* [EXTRACT TO READ]
********************
The Fire Pelosi Brigades seem to miss the fact that her experience and effectiveness in the House are precisely why she’s a GOP target. Republicans would love to see her replaced with someone who is owed no favors in the House, can’t whip a vote and is not a prolific fundraiser (Republicans tried that gambit with John Boehner and wound up with Paul Ryan). Those who are demanding a new leader should at least explain how their pick would better command the House minority and steer it toward legislative victories than the woman who almost single-handedly forced Obamacare through the unruly chamber. Do they suppose that if both the speaker and the minority leader had the same surname and demographics, GOPers might be tricked into switching sides?  

Should Democrats do something about the fact that their congressional leadership is composed of legacy players who’ve been climbing the ladder for decades? Of course. But the House and Senate leaders are not the party’s sole standard bearers, nor should they be. Pelosi is a leader in the party but not THE leader. Nor has she ever claimed to be. But her “San Francisco values” – fairness, equality, and the right to not die because you’re too poor to buy health insurance – should be easily defensible for something calling itself the Democratic Party, as should the idea of a woman becoming the House leader because she happens to be the most qualified.
********************
[Records drawn from a dataset]

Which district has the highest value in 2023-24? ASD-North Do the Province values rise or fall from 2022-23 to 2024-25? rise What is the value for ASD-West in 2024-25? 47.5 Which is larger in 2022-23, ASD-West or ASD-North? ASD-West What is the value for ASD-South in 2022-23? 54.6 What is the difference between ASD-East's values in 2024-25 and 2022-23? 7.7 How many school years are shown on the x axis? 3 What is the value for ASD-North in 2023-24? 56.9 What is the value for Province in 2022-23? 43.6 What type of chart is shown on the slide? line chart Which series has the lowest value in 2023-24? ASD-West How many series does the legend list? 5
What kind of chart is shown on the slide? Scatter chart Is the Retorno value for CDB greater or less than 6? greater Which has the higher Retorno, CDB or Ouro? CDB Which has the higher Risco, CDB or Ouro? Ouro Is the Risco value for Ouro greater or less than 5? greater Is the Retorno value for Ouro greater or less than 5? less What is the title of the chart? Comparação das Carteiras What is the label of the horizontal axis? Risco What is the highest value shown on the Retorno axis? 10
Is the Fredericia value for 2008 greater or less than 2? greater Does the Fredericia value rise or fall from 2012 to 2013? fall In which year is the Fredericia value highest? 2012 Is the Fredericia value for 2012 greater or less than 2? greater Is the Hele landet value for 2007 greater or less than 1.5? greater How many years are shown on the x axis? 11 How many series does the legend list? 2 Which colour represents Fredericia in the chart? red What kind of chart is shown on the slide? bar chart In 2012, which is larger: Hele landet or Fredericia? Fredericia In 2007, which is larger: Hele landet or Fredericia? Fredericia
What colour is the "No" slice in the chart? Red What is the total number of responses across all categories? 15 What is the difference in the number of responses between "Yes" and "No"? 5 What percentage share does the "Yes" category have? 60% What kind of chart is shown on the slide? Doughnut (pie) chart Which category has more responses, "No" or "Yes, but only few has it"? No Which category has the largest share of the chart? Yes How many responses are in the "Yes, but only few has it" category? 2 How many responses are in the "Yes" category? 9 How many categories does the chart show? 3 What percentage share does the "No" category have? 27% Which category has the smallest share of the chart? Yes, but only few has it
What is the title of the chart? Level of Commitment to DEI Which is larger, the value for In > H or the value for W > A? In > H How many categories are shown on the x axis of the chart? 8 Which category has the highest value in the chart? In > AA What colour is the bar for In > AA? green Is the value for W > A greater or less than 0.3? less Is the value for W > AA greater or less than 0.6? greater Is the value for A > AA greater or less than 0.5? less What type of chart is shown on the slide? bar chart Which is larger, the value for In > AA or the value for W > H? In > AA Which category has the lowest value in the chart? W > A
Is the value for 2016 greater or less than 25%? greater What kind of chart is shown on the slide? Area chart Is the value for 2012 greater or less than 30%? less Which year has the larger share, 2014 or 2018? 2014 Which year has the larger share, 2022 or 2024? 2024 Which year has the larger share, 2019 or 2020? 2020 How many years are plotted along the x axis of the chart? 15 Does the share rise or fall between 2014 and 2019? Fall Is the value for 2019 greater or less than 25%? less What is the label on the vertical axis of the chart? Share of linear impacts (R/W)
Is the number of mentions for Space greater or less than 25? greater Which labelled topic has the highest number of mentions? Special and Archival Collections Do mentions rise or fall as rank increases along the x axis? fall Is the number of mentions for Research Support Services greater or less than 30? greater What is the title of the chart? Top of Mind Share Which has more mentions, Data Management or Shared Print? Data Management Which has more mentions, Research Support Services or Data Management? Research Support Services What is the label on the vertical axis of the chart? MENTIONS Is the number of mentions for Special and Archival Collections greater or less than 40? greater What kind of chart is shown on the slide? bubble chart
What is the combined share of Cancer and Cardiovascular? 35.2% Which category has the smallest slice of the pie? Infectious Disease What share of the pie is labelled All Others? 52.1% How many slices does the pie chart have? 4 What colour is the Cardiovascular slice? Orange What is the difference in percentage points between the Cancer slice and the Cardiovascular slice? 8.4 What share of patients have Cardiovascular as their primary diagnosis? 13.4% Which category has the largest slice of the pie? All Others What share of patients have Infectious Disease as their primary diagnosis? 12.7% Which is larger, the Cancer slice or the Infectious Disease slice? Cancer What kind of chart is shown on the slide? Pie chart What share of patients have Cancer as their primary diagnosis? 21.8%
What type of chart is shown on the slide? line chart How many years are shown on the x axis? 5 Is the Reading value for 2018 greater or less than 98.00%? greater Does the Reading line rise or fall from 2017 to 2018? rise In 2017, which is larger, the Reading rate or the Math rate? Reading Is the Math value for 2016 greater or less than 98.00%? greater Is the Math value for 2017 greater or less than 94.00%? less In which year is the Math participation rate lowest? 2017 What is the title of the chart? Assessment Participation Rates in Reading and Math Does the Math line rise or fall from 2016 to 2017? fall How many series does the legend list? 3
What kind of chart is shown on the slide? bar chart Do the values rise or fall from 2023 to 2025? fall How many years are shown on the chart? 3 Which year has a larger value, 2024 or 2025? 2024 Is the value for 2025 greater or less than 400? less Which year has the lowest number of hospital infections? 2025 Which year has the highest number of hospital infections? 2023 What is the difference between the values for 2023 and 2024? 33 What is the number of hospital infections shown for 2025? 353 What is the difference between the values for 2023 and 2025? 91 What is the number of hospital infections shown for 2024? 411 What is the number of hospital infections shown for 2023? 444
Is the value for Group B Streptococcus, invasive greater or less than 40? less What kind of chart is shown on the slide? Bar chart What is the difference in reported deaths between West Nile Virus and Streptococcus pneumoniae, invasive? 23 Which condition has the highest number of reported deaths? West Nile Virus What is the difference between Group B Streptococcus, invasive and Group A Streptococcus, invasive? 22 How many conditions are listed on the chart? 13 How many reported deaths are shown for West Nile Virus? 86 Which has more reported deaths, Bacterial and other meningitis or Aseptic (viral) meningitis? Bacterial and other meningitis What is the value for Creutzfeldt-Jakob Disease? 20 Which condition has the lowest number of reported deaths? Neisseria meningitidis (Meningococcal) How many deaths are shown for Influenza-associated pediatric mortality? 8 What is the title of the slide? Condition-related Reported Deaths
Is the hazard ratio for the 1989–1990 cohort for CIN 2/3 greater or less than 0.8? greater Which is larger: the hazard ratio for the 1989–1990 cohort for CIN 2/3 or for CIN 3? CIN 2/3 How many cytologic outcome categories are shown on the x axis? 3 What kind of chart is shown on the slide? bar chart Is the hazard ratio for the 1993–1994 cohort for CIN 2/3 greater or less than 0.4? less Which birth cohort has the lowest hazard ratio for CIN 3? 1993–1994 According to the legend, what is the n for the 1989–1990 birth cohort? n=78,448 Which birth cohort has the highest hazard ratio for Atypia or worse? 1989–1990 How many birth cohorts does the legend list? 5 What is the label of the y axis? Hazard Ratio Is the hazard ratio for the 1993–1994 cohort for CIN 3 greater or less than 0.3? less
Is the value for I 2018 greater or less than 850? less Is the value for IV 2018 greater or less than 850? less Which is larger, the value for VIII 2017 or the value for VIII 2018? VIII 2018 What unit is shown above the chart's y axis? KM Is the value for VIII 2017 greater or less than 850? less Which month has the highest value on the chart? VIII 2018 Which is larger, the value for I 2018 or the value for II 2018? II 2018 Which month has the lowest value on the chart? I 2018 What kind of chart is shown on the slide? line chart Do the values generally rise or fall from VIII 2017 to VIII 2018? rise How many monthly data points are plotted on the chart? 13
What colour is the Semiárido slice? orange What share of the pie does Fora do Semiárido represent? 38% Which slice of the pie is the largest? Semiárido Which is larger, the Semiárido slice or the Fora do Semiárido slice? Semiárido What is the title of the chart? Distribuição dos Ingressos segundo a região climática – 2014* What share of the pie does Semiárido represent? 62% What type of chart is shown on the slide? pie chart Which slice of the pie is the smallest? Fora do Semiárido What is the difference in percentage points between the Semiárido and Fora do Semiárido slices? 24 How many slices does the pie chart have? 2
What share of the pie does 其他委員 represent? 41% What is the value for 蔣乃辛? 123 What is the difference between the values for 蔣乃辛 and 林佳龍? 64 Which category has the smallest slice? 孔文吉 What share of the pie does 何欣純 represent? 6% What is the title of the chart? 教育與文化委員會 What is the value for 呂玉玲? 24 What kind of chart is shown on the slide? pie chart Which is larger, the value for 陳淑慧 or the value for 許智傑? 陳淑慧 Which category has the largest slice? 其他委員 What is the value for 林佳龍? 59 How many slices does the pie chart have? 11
********************
* [WORK ORDER 1]
Answer these questions about the text on Pelosi:
(a) Which law does the text say she almost single-handedly forced through the chamber?
(b) After trying the gambit with John Boehner, whom did Republicans wind up with?
(c) What three things does the text list as her "San Francisco values"?
* [WORK ORDER 2]
Copy the part of the text on Pelosi starting with "Should Democrats do" and going on through "the most qualified.", and substitute "many years" for "decades".

* [RESPONSE 1]
(a) Obamacare
(b) Paul Ryan
(c) Fairness, equality, and the right to not die because you're too poor to buy health insurance

* [RESPONSE 2]
Should Democrats do something about the fact that their congressional leadership is composed of legacy players who’ve been climbing the ladder for many years? Of course. But the House and Senate leaders are not the party’s sole standard bearers, nor should they be. Pelosi is a leader in the party but not THE leader. Nor has she ever claimed to be. But her “San Francisco values” – fairness, equality, and the right to not die because you’re too poor to buy health insurance – should be easily defensible for something calling itself the Democratic Party, as should the idea of a woman becoming the House leader because she happens to be the most qualified.